+++ EXTRACTED DATA +++
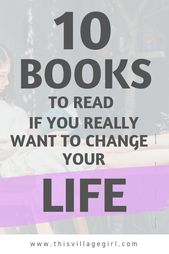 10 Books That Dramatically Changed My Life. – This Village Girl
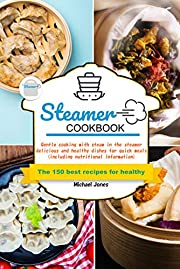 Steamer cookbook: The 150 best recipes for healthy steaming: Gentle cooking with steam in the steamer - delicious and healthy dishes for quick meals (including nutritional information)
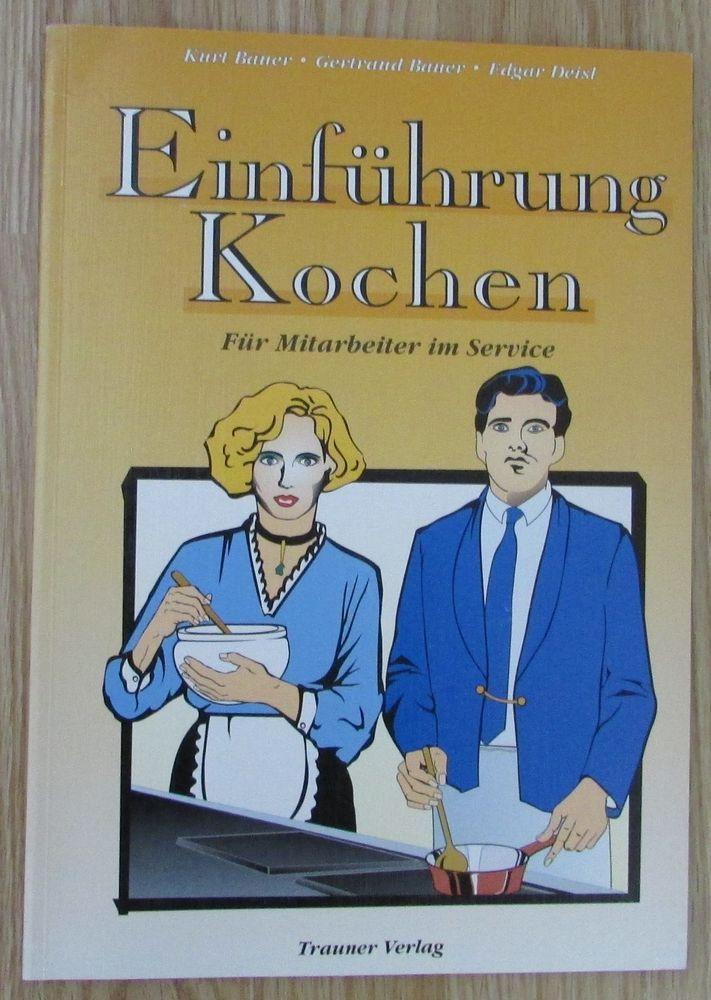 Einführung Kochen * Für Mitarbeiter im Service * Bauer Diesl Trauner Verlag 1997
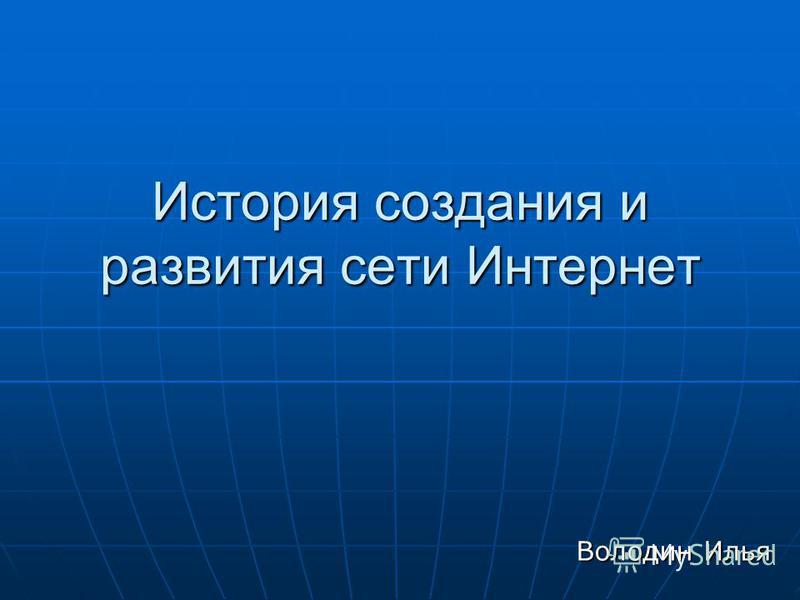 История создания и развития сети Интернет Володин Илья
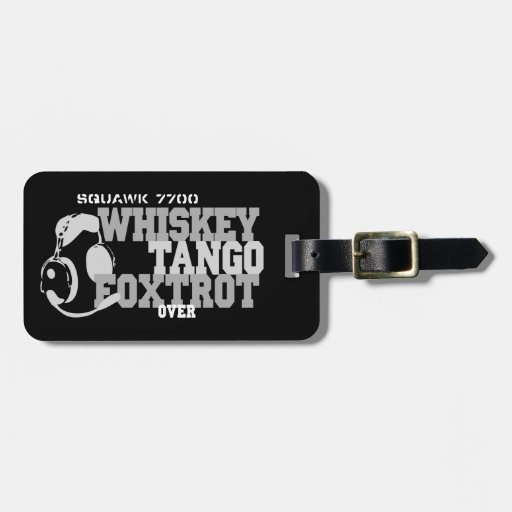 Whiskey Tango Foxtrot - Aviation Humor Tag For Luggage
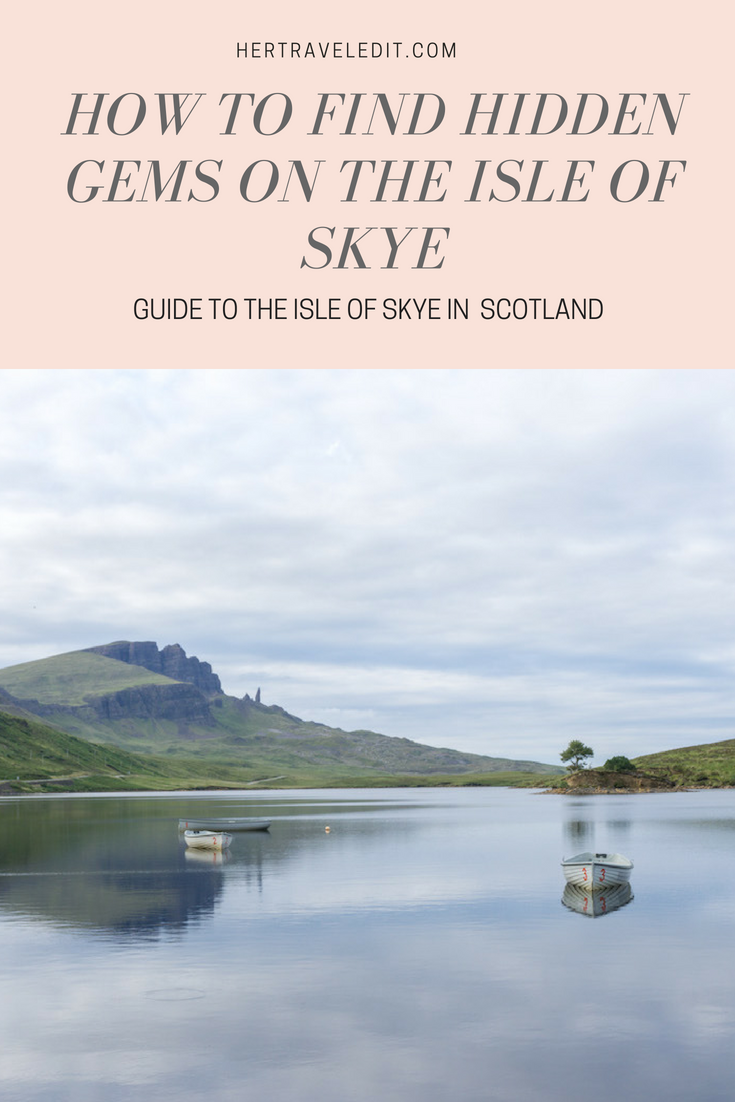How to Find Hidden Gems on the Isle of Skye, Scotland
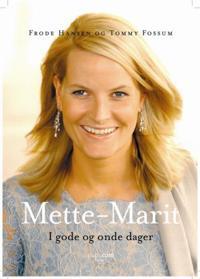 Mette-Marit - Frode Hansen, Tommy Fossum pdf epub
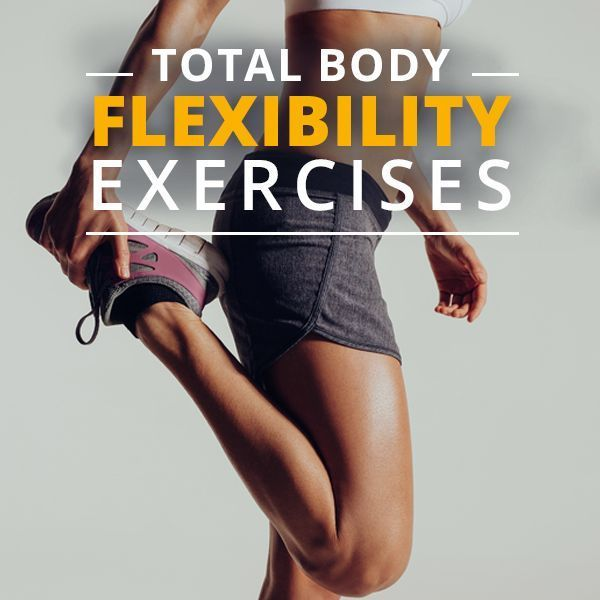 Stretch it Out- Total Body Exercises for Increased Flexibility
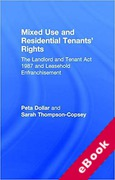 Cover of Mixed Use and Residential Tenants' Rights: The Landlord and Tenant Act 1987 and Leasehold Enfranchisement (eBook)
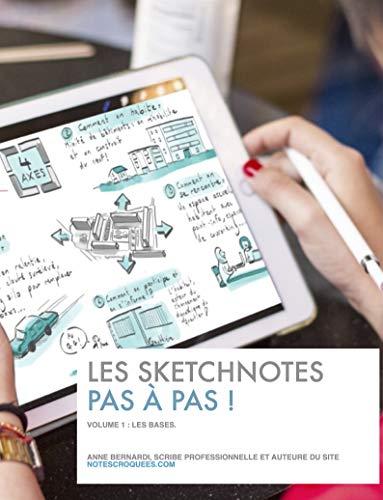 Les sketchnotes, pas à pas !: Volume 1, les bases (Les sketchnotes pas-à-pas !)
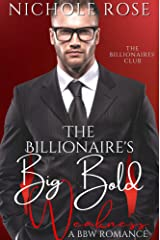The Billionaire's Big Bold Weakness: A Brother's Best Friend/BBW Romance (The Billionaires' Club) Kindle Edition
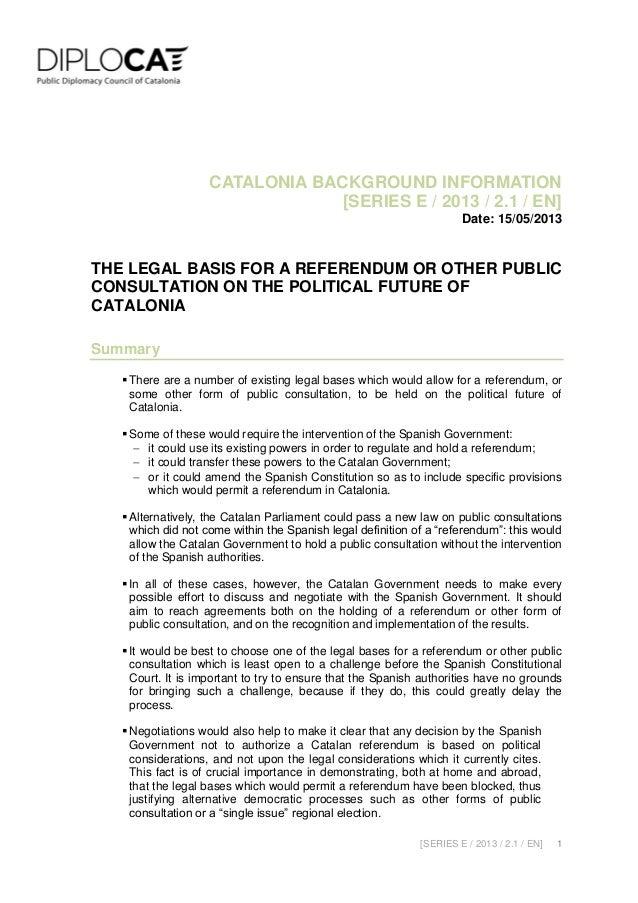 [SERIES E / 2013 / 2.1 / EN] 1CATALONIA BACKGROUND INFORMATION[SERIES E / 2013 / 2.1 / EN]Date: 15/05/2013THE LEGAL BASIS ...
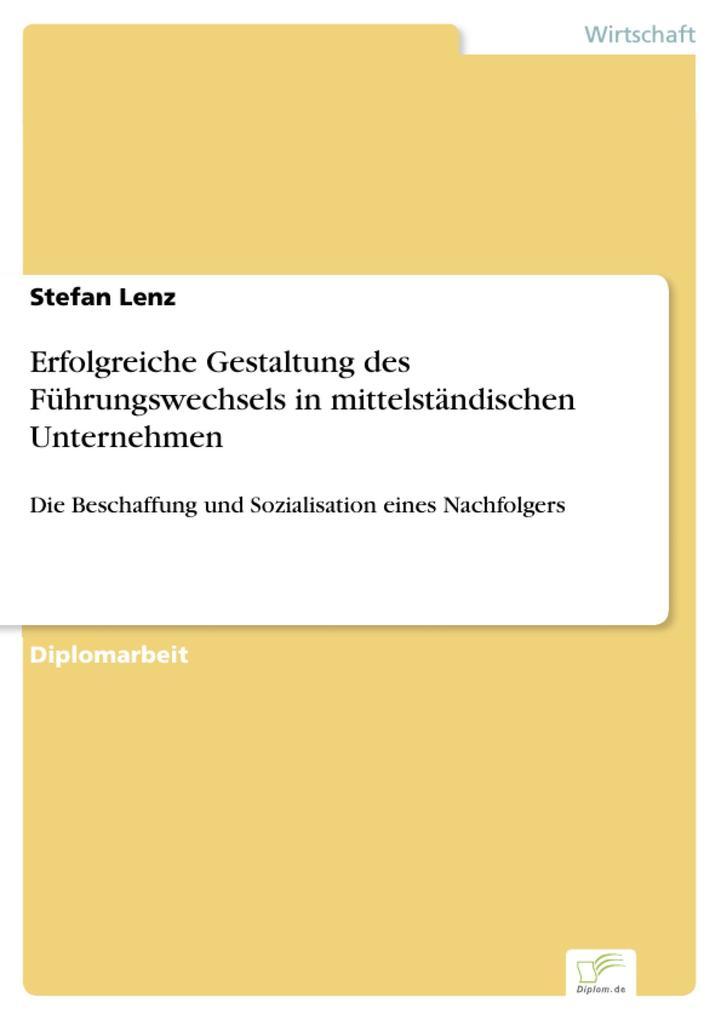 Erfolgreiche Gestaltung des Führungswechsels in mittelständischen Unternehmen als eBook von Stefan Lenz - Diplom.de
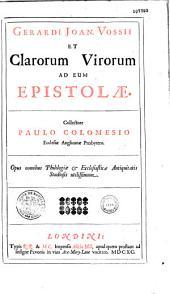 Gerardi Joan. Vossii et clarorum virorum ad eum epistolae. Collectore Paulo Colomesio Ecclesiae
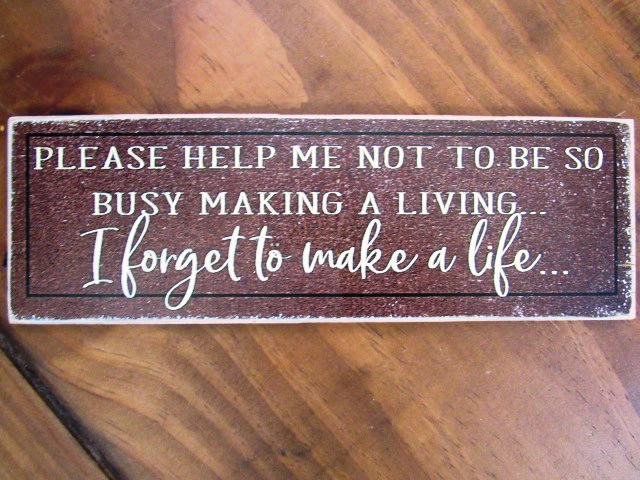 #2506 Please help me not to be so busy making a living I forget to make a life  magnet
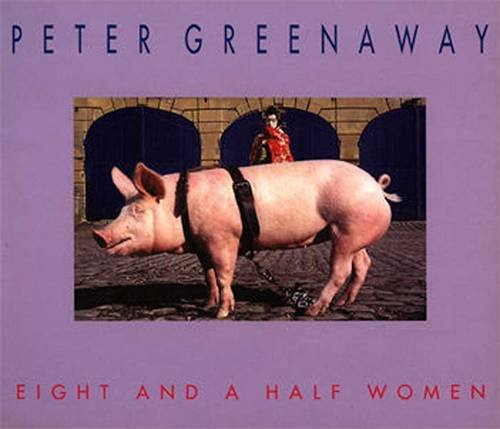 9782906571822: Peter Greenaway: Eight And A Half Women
+++
EXERCISE PROMPT:
Your answer must be an exact copy of the records, minus any pictures.

COMPLETED EXERCISE:
 10 Books That Dramatically Changed My Life. – This Village Girl
 Steamer cookbook: The 150 best recipes for healthy steaming: Gentle cooking with steam in the steamer - delicious and healthy dishes for quick meals (including nutritional information)
 Einführung Kochen * Für Mitarbeiter im Service * Bauer Diesl Trauner Verlag 1997
 История создания и развития сети Интернет Володин Илья
 Whiskey Tango Foxtrot - Aviation Humor Tag For Luggage
How to Find Hidden Gems on the Isle of Skye, Scotland
 Mette-Marit - Frode Hansen, Tommy Fossum pdf epub
 Stretch it Out- Total Body Exercises for Increased Flexibility
 Cover of Mixed Use and Residential Tenants' Rights: The Landlord and Tenant Act 1987 and Leasehold Enfranchisement (eBook)
 Les sketchnotes, pas à pas !: Volume 1, les bases (Les sketchnotes pas-à-pas !)
The Billionaire's Big Bold Weakness: A Brother's Best Friend/BBW Romance (The Billionaires' Club) Kindle Edition
 [SERIES E / 2013 / 2.1 / EN] 1CATALONIA BACKGROUND INFORMATION[SERIES E / 2013 / 2.1 / EN]Date: 15/05/2013THE LEGAL BASIS ...
 Erfolgreiche Gestaltung des Führungswechsels in mittelständischen Unternehmen als eBook von Stefan Lenz - Diplom.de
 Gerardi Joan. Vossii et clarorum virorum ad eum epistolae. Collectore Paulo Colomesio Ecclesiae
 #2506 Please help me not to be so busy making a living I forget to make a life  magnet
 9782906571822: Peter Greenaway: Eight And A Half Women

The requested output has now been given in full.